STORED ROWS
· · ·

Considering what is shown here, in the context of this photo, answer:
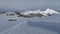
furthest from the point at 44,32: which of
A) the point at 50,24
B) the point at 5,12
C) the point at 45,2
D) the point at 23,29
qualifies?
the point at 5,12

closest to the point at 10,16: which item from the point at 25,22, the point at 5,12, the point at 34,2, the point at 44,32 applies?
the point at 5,12

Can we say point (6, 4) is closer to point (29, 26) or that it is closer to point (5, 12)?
point (5, 12)

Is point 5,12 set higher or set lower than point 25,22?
higher

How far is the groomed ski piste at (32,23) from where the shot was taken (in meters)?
1.52

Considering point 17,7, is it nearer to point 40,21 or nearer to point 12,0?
point 12,0

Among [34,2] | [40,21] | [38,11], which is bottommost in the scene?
[40,21]

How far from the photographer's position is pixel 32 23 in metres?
1.57

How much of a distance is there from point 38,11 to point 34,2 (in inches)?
4.7

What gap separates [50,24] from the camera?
1.57 m

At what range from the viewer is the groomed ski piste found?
1.52 m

· · ·

YOUR INSTRUCTIONS
Put the records from the line containing "At what range" up to and including the last line into a Markdown table with two columns, No. and Text. Give each line a row number and leave out blank lines.

WRITTEN ANSWER
| No. | Text |
|---|---|
| 1 | At what range from the viewer is the groomed ski piste found? |
| 2 | 1.52 m |